I grew up in Redding, California, in the 1950s. My high school had only a handful of students of color (black, Latino or Native American). Though as a reporter at the Redding Record-Searchlight I was aware of the small black population of Redding, it wasn’t until I went to work in the San Francisco Bay Area in 1974 that I experienced daily interaction with more than a few non-white folks. Our agency had a diverse multicultural staff and it was only then that I learned about issues affecting people of color or sexual orientation. Then I spent nearly a decade working in a small desert city of predominantly Hispanic population; in 2000 our family moved to Southern Oregon (which has a checkered past dealing with multicultural populations, to put it mildly).
As a human resources professional, of course I attended workshops, seminars, etc. and was fortunate to meet trainer Lee Mun Wah.
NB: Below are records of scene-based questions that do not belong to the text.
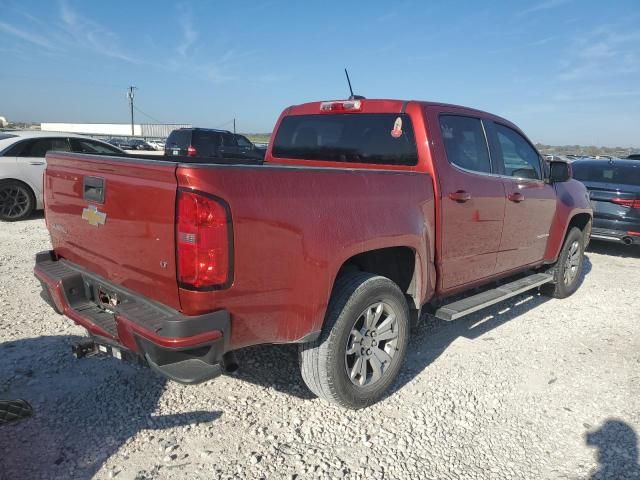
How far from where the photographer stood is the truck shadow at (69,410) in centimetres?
246

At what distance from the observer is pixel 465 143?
3.81m

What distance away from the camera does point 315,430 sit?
284 centimetres

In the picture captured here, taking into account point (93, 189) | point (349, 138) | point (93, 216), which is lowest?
point (93, 216)

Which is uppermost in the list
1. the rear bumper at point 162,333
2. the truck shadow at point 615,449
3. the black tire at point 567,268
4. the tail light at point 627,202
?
the tail light at point 627,202

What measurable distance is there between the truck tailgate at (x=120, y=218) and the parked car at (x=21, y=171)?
589 centimetres

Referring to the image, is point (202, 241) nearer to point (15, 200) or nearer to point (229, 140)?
point (15, 200)

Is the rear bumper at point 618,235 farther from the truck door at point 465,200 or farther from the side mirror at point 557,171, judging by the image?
the truck door at point 465,200

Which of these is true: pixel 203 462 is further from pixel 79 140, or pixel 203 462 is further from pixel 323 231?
pixel 79 140

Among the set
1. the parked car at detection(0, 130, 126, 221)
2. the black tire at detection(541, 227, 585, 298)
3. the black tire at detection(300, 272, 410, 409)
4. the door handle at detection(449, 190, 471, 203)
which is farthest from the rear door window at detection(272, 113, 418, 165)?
the parked car at detection(0, 130, 126, 221)

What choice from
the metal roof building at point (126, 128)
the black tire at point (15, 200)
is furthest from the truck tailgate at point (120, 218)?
the metal roof building at point (126, 128)

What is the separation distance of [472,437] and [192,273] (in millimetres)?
1941

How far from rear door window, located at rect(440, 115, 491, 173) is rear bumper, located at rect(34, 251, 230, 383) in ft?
7.32

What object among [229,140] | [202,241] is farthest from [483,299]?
[229,140]

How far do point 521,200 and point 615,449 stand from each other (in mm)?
2160
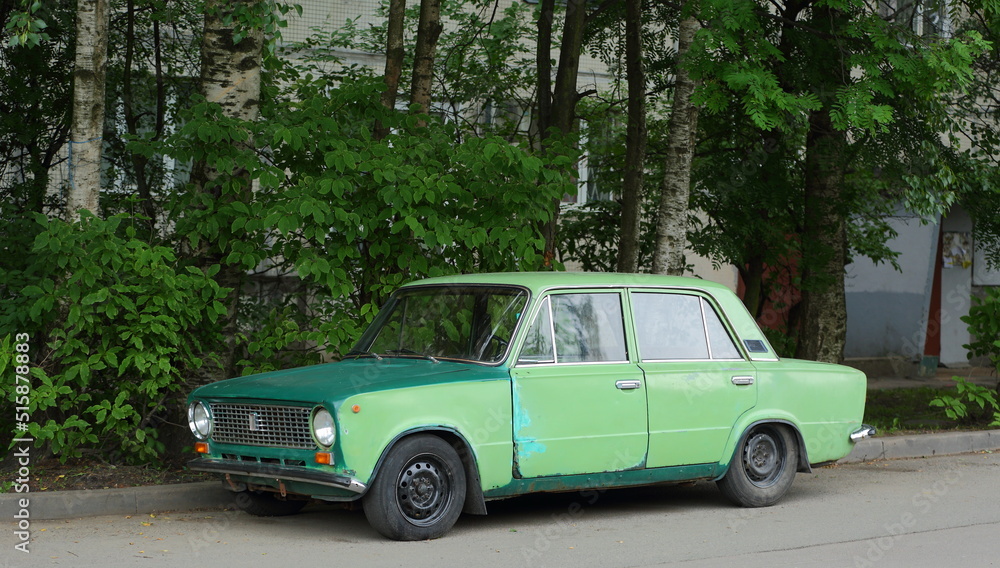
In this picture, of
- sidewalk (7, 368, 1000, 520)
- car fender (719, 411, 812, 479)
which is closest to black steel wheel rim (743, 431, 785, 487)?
car fender (719, 411, 812, 479)

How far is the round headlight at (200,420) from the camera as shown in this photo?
7.02 meters

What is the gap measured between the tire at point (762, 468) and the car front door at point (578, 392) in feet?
3.08

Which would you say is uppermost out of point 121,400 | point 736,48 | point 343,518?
point 736,48

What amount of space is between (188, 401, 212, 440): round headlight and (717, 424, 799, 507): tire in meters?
3.59

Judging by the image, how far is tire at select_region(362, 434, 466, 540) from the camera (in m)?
6.39

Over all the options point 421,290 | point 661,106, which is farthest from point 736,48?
point 661,106

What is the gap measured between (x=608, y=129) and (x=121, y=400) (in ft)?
31.3

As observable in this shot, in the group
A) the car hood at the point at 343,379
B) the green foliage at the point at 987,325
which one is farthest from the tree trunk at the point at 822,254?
the car hood at the point at 343,379

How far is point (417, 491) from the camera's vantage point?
6.55 m

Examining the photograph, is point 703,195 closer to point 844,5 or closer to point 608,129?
point 608,129

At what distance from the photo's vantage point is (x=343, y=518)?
7.44 m

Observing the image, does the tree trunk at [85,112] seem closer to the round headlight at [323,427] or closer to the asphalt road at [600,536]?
the asphalt road at [600,536]

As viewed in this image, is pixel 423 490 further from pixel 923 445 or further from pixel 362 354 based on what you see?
pixel 923 445

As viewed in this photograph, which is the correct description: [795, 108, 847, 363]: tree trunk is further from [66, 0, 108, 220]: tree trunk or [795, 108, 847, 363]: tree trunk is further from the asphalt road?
[66, 0, 108, 220]: tree trunk
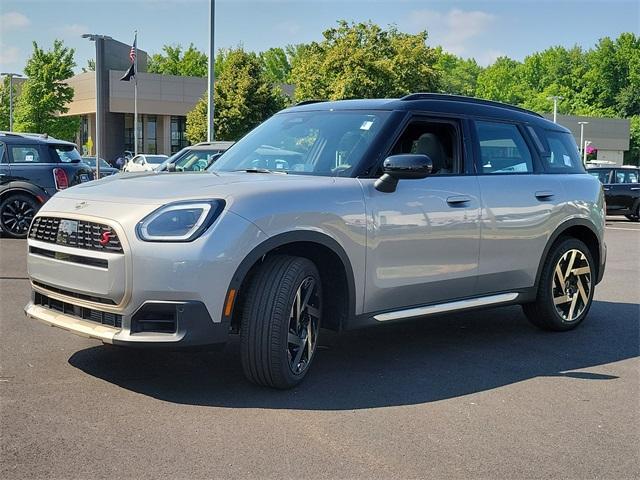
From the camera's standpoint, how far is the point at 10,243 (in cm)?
1267

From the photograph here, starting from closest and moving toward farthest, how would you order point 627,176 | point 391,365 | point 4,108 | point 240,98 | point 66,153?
point 391,365 → point 66,153 → point 627,176 → point 240,98 → point 4,108

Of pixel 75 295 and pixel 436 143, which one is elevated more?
pixel 436 143

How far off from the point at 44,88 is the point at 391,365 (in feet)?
166

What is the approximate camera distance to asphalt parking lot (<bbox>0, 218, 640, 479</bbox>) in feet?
11.6

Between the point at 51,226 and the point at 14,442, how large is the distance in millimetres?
1428

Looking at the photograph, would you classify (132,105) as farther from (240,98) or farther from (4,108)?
(240,98)

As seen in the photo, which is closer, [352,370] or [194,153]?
[352,370]

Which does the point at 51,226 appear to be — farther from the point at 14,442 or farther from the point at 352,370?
the point at 352,370

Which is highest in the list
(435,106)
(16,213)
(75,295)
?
(435,106)

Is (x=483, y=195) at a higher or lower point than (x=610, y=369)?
higher

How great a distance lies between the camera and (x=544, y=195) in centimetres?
627

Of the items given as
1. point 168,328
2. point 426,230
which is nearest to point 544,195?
point 426,230

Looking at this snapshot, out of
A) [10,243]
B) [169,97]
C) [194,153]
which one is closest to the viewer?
[10,243]

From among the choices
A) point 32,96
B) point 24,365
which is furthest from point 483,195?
point 32,96
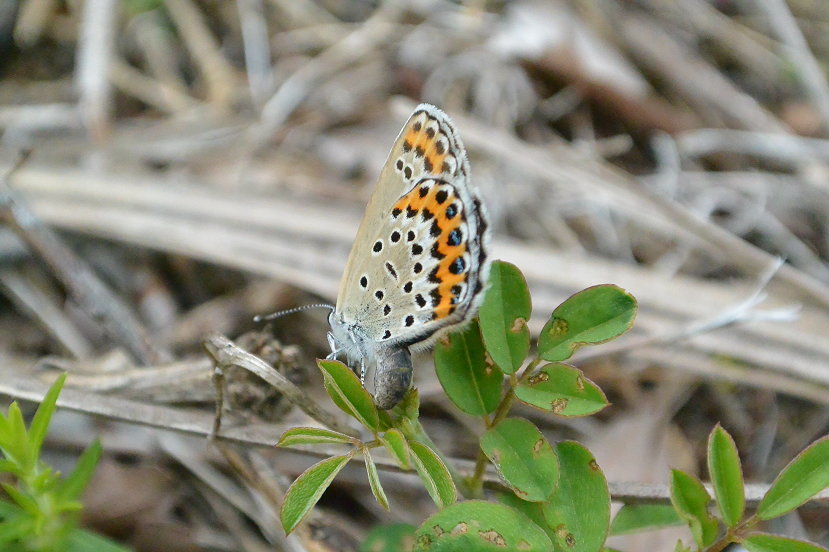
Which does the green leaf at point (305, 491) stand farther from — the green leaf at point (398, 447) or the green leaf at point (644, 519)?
the green leaf at point (644, 519)

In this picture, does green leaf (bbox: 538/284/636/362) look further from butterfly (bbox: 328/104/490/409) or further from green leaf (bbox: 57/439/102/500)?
green leaf (bbox: 57/439/102/500)

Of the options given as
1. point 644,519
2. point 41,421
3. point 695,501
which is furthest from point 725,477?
point 41,421

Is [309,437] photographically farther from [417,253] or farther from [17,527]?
[17,527]

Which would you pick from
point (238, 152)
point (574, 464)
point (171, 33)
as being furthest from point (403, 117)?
point (574, 464)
Subsequently, Mun invited me to participate in the development of his 2011 book Let’s Get Real: What People of Color Can’t Say & Whites Won’t Ask about Racism. It is an amazing book–full of contributions he called “brave gift[s].”
When I read the speech President 45 (I’ve decided not to use his name) made in the Black Hills last Friday night, I dug out my copy of Mun’s book to reflect on what I said then, before the Black Lives Matter movement: ‘When white folks speak up against poor or indeed racist treatment. they are effective allies of people of color. When people of all races speak up against injustice of the courts, they are effective allies of change, It is when nothing is said, when enough people do nothing, that racism is permitted to survive.”
So we can choose to be trapped by the past, however recent, or we can choose, as Mun says, to “promote the healing that we all need.”